Мертон был небольшим, но крепким замком. Там жил граф Суррей и его семья (сейчас граф в войске своего короля, а его жена и дети, скорее всего, в Уилтоне) и, разумеется, ворота замка растворятся перед отступающим войском Уэссекса. Вряд ли норманны смогут взять этот замок, так что у воинов будет передышка, а гонцы, возможно, смогут передать весть о поражении в другие графства и помочь королю собрать еще войско. Возможно, они приведут подмогу даже из Корнуолла.
По приказу Эльфреда все его конники взяли к себе на седло раненого, но кони быстро выбились из сил, и пришлось сделать привал. Саксы, поставленные дозорными, вздрагивали от каждого шороха, даже от чересчур громкого крика ворона в ветвях ближайшего дуба. Впрочем, это и понятно, с чего бы птице кричать в лесу, как не при виде человека? Те, кому выпало отдыхать, лежали на плащах и наскоро наломанном лапнике в обнимку с оружием и тоже поминутно поднимали головы и осматривались.
– У меня есть немного сухарей и вяленого мяса, – сказал Эгберт, присев рядом с принцем.
– Подели на всех.
– На всех не хватит.
– Тогда раздай всем, кому хватит. Давай кусок.
Эльфред жевал сухарь и лишь чуть менее твердый ломтик мяса и думал. Сейчас решать нужно было только один вопрос – сколько именно позволить отдыхать людям, оказавшимся у него в подчинении. Дать слишком много времени – их нагонят датчане, слишком мало – люди не выдержат. Но приходилось считаться с трудным положением.

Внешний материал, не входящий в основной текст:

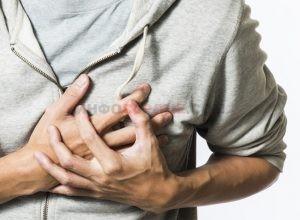 Что делать если боль в сердце отдает в левую руку?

– Что, в конце концов, произошло? – спросил он в пространство, надеясь, что среди временно повинующихся ему людей есть те, кто находился ближе к переднему краю.
– А Бог его знает, – флегматично ответил один из раненых. – Всякое бывает.
Говорили лишь, что пехота завязла на неудобной местности, и датчане, получив некоторое преимущество, воспользовались им в полной мере. Их, конечно, уязвил проигрыш у Эсцедуна, и норманны, как взбесившиеся кони, «грызли удила», лишь бы победить. Их напор оказался слишком силен, а Этельред не сумел справиться с запутавшимися воинами. Пехотинцы рассчитывали, что конница разобьет строй датчан, но по понятным причинам ничего не вышло.